The Agenda for Action
The core focus of CII work, activities and events will, therefore, relate to people and ways and means of making them efficient, entrepreneurial and innovative - all with the aim of making India and Indian industry even more competitive.
CII will work with the youth in a multi-dimensional mode - adopting the four Missions which were introduced last year :
Missions :
Knowledge & Skills
Manufacturing Innovation
Sustainable Growth
Inclusive Growth
The approach would be to work strongly in identifying manpower needs, talent gaps and working strongly to make India the undisputed global leader in the matter of skills and talent.
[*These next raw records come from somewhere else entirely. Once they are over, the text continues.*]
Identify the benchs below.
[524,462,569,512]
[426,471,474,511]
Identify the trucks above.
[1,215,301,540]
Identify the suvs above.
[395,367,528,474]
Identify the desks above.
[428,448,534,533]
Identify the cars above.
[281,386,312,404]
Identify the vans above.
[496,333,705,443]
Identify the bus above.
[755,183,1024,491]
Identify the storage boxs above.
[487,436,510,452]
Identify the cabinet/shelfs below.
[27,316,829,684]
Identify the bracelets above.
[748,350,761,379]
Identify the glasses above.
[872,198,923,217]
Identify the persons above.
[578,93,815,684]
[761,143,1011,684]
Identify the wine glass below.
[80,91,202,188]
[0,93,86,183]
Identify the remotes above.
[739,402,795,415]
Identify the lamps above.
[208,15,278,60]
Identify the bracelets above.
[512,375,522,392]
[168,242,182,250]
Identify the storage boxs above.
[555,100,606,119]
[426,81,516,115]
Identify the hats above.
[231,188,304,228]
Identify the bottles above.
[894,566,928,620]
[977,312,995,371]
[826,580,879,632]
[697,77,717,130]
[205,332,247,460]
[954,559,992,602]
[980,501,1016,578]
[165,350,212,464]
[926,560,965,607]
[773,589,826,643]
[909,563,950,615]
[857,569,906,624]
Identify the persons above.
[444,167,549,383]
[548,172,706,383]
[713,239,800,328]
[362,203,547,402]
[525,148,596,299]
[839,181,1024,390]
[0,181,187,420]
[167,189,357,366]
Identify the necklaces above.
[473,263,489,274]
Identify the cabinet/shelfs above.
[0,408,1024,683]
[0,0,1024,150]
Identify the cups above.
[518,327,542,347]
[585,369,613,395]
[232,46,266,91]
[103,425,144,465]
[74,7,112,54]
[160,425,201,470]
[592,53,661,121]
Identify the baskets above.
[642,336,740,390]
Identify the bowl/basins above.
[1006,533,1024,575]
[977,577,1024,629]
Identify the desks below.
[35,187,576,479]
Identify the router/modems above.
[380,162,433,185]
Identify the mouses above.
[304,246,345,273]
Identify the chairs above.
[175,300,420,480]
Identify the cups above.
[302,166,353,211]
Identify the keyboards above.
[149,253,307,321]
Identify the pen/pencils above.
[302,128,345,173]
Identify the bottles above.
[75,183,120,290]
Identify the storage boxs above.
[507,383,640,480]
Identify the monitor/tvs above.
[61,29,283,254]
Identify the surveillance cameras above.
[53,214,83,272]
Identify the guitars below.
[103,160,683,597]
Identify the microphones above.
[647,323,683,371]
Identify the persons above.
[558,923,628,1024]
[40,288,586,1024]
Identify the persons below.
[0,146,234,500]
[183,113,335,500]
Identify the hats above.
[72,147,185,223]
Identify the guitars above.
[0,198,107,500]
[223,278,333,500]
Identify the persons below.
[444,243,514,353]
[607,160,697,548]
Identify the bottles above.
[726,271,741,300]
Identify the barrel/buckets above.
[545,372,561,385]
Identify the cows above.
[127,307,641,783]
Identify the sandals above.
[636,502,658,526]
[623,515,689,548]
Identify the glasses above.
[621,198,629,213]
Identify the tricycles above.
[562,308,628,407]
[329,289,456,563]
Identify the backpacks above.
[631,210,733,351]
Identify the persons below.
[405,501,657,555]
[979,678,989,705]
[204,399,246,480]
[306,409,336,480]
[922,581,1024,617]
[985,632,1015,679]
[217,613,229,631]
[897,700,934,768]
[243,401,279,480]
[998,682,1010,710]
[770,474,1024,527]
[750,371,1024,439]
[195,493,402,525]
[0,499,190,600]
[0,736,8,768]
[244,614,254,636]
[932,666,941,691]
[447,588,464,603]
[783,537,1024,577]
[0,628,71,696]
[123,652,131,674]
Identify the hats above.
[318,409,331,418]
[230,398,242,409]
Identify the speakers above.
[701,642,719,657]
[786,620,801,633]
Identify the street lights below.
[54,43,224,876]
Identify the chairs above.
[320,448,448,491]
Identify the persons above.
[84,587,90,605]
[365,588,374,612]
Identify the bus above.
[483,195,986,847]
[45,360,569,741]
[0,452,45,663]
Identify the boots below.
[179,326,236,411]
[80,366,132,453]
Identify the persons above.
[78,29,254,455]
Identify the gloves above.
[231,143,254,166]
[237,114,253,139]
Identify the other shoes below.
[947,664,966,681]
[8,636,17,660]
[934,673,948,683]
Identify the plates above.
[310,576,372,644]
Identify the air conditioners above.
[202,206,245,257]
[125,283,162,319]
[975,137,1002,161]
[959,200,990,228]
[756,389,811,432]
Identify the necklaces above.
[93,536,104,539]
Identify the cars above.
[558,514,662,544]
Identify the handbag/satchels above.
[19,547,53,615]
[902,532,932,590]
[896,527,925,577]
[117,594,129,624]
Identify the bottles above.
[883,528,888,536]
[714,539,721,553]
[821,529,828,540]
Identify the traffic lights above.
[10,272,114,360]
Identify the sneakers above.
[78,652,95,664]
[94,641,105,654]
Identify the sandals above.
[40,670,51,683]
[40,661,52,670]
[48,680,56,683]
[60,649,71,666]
Every sector would be catered to - Manufacturing, IT, ITES, Telecom, BPO, Engineering Process Outsourcing, Retail and Agri-business.
In its efforts, CII will focus sharply on fulfilling the needs of small and medium enterprises which form a significant portion of the membership.
To sum up
CII - at the National, Regional, State and Zonal levels - would implement a programme of work which begins to effectively convert the human raw material in our country into a productive force to bolster the competitiveness of Indian industry. Massive programmes covering school dropouts to engineers and PHDs will form a key element of our initiative. In addition, the huge requirement of personnel in the growth sectors of the economy will be addressed. This is besides the initiative on affirmative action which is already underway.
In this multi-pronged approach, the four Missions of CII will provide the vehicles of delivery.
CII believes that the next big ticket item on its agenda ought to be BUILDING PEOPLE - BUILDING INDIA.